Last week I attended an international conference in Kiel, Germany. Technically it was an Open Workshop but in practice the format fell into conference-esque lines, with 18 sessions and 340 attendees run over five days. The primary focus was upon the creation of landscapes over the last 12,000 years, which centred upon dilemmas such as dating criteria, agent based modelling and glacial puzzles. The session I was asked to contribute to though, was on memory.
Convened by Christian Horn and Gustav Wallentz we had two days of papers and posters which covered notions of romanticism, rememberance, forgetting and nostalgia in contexts as diverse as long barrows and classical antiquity.

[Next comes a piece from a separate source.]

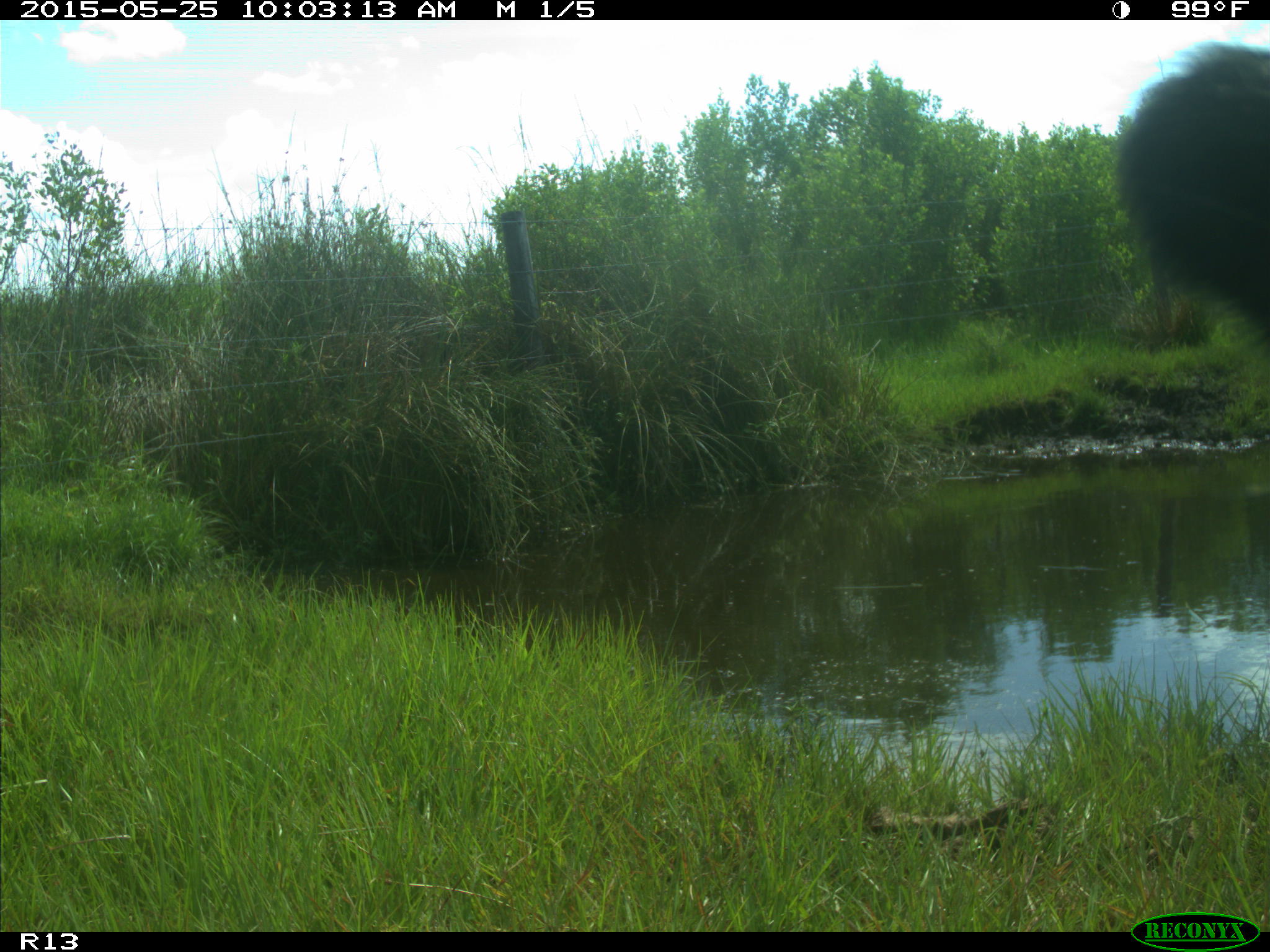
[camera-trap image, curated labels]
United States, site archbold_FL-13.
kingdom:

The keynote speakers were Richard Bradley (Reading) and James Whitley (Cardiff) who set the bar for how to interpret and express divisions of memory within the archaeological record.
Other speakers travelled from Laconia to Poznan, Rennes to Krakow with reworked sites and reimagined 'ancestors' in pottery and coins, spolia, myth, neo-paganism and literature. It was a session conceptually filled with trepidation regarding how to define memory within an empircal field which, whilst it didn't come to any clear consensus, did conclude that multiple pasts equate to multiple commemerations. I spoke about the Australian and Celtic seaboards, as well as defending a poster on my position considering memory to be a process of personal transfiction, plus showing the Layers film to its first scientific audience. For more full accounts of everyone's contributions please see the Kiel University website for the week, here.
Below is a gallery of the Memory speakers
Plus here, a few sketches of other talks I attended througout the week:
These other speakers came from cultural heritage, Unesco, interdiscplinary thinking, paleogeography, lithics and luminesence. Debate was lively, rooms were full, the technology worked and coffee was plentiful.
Kiel itself is a place separated by its heritage by the destruction of war. A fine history hidden by the recent reconstructions, all very fitting for the discussions it hosted. It was efficient and the sun mostly shone on 38 different nationalities - all unified by the sudy of what lies beneath our feet. The horrors of Westminster seemed very far away.